One of the keys to having a good winter vacation is having the right gear. And while no airline is going to let you onboard with your skis as a carry-on, there are a few winter items that you can take aboard -- yes, even that snow globe souvenir you've been dying to take home.

1. Ice skates

The TSA allows ice skates as carry-on. Seriously. That being said, most airlines don't specify whether your triple Salchow enablers can come aboard. Falling into the general sports equipment category, as long as they're bagged correctly, they should be allowed. No surprise: if you're on hockey-loving Air Canada they certainly are. But best to call your airline ahead of time and triple check.

2. Umbrella

The weather report seems to always have more than flurries involved this winter.
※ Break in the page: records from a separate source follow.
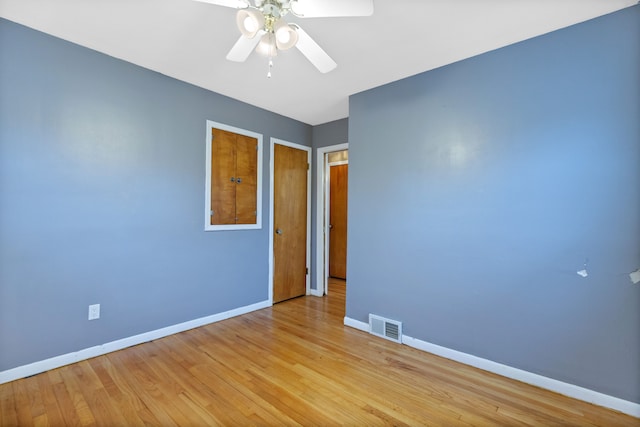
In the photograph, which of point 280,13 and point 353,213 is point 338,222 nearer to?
point 353,213

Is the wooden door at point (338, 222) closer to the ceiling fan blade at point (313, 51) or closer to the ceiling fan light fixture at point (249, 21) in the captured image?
the ceiling fan blade at point (313, 51)

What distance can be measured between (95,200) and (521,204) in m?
3.30

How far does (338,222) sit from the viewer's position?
537cm

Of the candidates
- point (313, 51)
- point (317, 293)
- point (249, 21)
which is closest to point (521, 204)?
point (313, 51)

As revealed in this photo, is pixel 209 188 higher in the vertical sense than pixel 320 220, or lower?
higher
So you may want to take your umbrella. Not a problem, as long as it makes it through TSA inspection. Pro tip: best to leave your umbrella gun at home though. Or at least check it.

3. Wool socks

No limit here, pack that carry-on as full as you possibly can so that your feet stay warm. You might run into problems though if the wool hasn't been sheered from the sheep yet.

4. Sleeping bag

If your outdoor adventures are of the much more adventurous than the usual type -- or you're staying with friends who sometimes skimp on the heat -- you're welcome to take your sleeping bag on board (as long as you can fit it into an appropriately sized carry-on bag). Don't be surprised if you and your sleeping bag get confiscated though if you try to use it as a vehicle to Mile High Club membership.

5. Snow globes

You enjoyed your trip so much that now you want to bring a little memory home. Good luck: the TSA recently announced that it'd stop confiscating all snow globes. But keep one thing in mind: to pass through security, they need to be less than the size of a tennis ball, and fit into the quart-sized plastic bag all your other liquids go into.